What is being asked
Lines before the one containing "When looking at" are excluded. Repeat that line and every line after it, exactly.

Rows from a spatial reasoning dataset
=====

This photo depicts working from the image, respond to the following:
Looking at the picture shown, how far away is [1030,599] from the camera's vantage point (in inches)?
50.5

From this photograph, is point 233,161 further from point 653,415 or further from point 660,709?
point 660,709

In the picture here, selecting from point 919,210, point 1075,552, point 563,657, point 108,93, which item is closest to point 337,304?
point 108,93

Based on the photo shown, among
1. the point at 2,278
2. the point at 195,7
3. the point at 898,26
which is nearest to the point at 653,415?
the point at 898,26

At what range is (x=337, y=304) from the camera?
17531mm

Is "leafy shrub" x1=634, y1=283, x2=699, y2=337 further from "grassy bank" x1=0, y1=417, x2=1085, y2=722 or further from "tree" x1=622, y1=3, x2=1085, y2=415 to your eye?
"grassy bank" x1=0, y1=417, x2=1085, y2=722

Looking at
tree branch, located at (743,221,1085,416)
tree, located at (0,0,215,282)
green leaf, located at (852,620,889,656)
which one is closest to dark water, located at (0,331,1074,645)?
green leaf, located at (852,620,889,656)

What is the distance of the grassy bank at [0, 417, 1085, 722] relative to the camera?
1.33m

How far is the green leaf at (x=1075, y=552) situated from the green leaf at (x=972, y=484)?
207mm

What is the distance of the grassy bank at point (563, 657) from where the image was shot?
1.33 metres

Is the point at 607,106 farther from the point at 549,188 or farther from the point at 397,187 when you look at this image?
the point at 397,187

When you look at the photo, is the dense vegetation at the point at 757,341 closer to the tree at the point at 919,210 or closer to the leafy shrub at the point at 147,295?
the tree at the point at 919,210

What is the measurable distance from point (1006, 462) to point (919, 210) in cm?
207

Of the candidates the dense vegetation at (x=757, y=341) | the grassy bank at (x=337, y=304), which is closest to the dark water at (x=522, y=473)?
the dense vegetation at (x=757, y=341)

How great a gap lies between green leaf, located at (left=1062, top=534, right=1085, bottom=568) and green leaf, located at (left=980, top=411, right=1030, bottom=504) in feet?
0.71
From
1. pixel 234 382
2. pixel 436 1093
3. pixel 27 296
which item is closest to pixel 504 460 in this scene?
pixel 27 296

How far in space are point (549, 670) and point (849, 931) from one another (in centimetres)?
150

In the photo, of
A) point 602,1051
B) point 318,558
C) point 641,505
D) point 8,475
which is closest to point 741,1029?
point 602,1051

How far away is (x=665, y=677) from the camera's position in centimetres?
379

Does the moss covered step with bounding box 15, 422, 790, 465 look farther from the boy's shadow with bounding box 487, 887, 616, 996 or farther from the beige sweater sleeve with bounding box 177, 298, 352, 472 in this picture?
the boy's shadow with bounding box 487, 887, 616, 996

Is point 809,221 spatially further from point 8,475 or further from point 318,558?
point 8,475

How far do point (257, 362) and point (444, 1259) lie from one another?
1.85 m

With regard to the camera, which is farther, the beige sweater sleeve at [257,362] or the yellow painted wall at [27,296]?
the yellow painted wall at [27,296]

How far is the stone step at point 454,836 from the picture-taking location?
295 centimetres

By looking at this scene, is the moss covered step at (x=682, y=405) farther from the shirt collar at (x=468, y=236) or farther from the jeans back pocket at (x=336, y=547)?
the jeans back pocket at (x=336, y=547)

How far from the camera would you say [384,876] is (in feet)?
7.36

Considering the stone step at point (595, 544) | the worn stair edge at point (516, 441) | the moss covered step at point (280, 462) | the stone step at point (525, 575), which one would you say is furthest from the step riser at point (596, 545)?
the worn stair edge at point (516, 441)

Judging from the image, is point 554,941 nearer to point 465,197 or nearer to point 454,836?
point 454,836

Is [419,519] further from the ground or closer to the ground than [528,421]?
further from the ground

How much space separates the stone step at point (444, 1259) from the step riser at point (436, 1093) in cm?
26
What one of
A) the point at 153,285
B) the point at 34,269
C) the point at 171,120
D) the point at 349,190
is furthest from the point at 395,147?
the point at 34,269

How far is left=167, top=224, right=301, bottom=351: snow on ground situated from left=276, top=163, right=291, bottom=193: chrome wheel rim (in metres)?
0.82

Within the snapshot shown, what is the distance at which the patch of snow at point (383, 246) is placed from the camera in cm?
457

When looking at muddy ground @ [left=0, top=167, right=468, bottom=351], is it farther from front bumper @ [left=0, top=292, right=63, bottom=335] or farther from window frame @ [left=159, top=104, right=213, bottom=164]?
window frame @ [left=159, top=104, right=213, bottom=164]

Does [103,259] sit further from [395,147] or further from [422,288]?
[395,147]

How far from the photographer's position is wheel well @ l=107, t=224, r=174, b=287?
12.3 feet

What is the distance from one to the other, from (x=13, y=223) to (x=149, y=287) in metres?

=====

Solution for this exercise
When looking at muddy ground @ [left=0, top=167, right=468, bottom=351], is it farther from front bumper @ [left=0, top=292, right=63, bottom=335] or farther from window frame @ [left=159, top=104, right=213, bottom=164]?
window frame @ [left=159, top=104, right=213, bottom=164]

Does [103,259] sit further from [395,147] or further from [422,288]?
[395,147]

How far from the photographer's position is wheel well @ l=107, t=224, r=174, b=287?
12.3 feet

What is the distance from one to the other, from (x=13, y=223) to (x=149, y=287) in metres?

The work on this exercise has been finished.